**** Given records
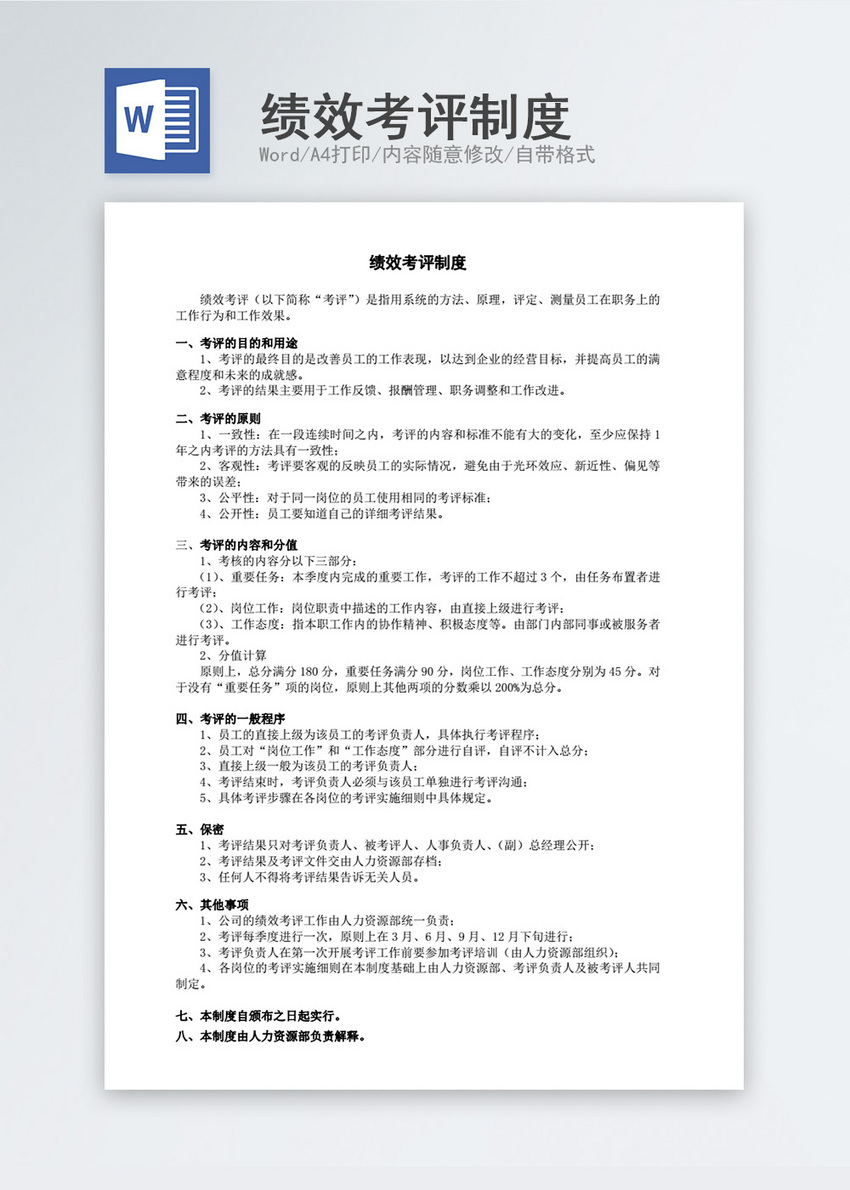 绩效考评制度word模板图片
********
**** Given records
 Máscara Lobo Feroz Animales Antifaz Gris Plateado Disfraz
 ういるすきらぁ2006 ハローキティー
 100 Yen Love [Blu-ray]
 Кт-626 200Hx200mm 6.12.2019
********
_Task objective_
Take the line above containing "ういるすきらぁ2006 ハローキティー", the line containing "Кт-626 200Hx200mm 6.12.2019", and all lines in between, and copy them exactly without anything else.

_Reply to the exercise_
 ういるすきらぁ2006 ハローキティー
 100 Yen Love [Blu-ray]
 Кт-626 200Hx200mm 6.12.2019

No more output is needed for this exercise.